- **Petit problème a**: Renvoie chaque ligne de la liste contenant la chaîne « from ». La casse compte.

Malheureusement, ce que nous constatons maintenant c’est que le renforcement de la présence militaire se poursuit le long de notre frontière et dans le nord de la Crimée. Les groupes de militants illégaux ont pu renforcer leurs capacités militaires et menacent désormais de s’emparer d’autres villes d’Ukraine par de nouvelles offensives militaires. En lançant ces appels, nous ne faisons qu’exhorter la Russie et ses alliés, les séparatistes pro-russes, à respecter des accords qu’ils ont signés en toute liberté. Nous les avertissons plus particulièrement de s’abstenir de tout acte de provocation visant à perturber les prochaines élections.
Ce dimanche, des élections législativess nationales vont se tenir sur tout le territoire ukrainien. Des élections locales dans la région du Donbass, envisagées par le protocole de Minsk sont prévues en décembre. Les dirigeants de l’Ukraine mettront tout en œuvre pour garantir qu’elles se déroulent de façon régulière et transparente, en pleine conformité avec les normes démocratiques internationales et les lois ukrainiennes. Ces deux élections sont l’une et l’autre partie intégrante du processus de paix et sont essentielles pour la tenue d’un dialogue inclusif au niveau national. Elles permettront d’élire des représentants de toutes les régions de l’Ukraine ainsi que des représentants locaux légitimes dans la région du Donbass.

- **Données de l'exercice**:
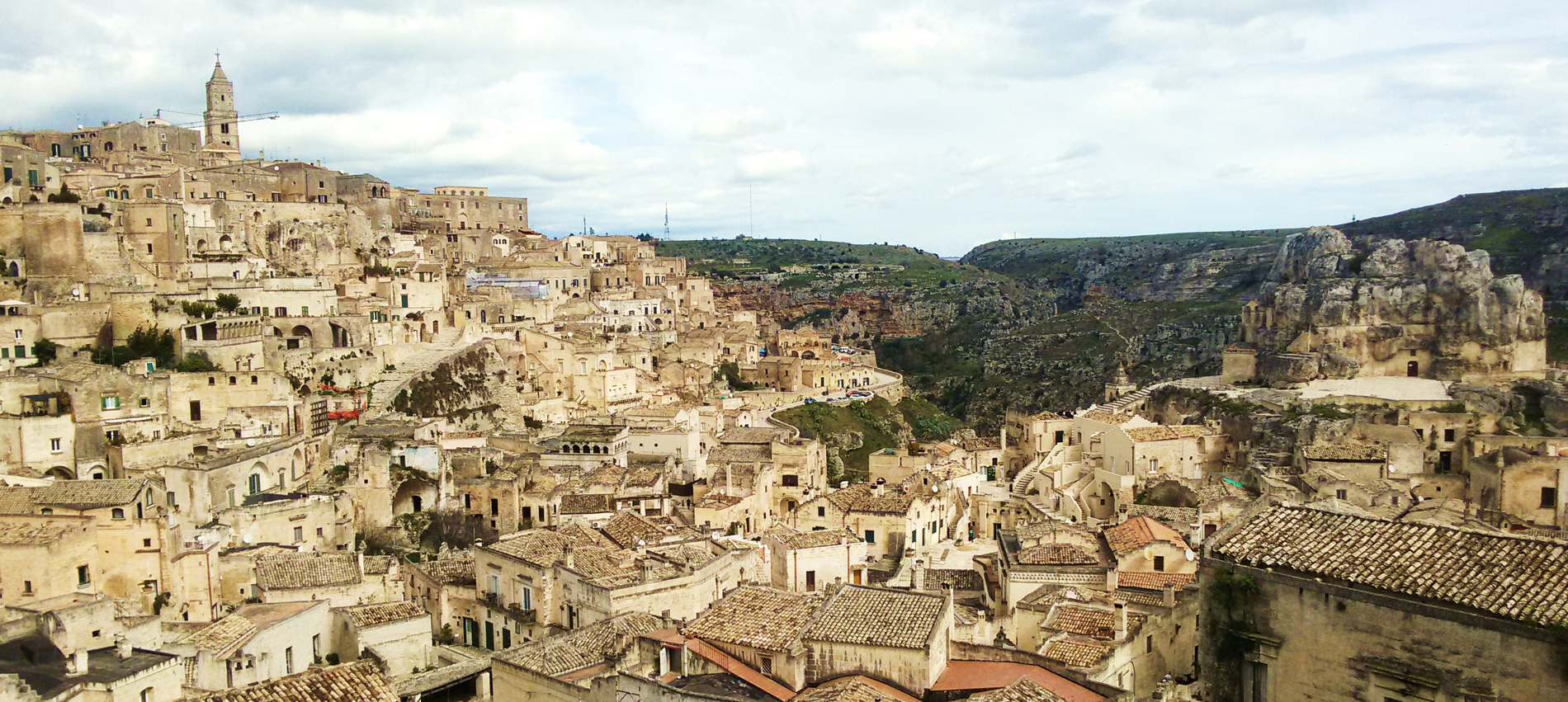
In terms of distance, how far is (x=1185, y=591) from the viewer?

...

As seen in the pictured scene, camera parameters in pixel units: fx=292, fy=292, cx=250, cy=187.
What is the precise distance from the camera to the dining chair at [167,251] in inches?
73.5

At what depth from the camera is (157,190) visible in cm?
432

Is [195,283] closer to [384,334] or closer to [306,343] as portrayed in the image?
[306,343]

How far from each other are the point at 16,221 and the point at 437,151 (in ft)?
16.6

- **Petit problème b**: D'après l'extrait, quand les élections locales dans la région du Donbass sont-elles prévues ?

- **Résultat a**:
In terms of distance, how far is (x=1185, y=591) from the viewer?
What is the precise distance from the camera to the dining chair at [167,251] in inches?
At what depth from the camera is (157,190) visible in cm?
How far from each other are the point at 16,221 and the point at 437,151 (in ft)?

- **Résultat b**: En décembre.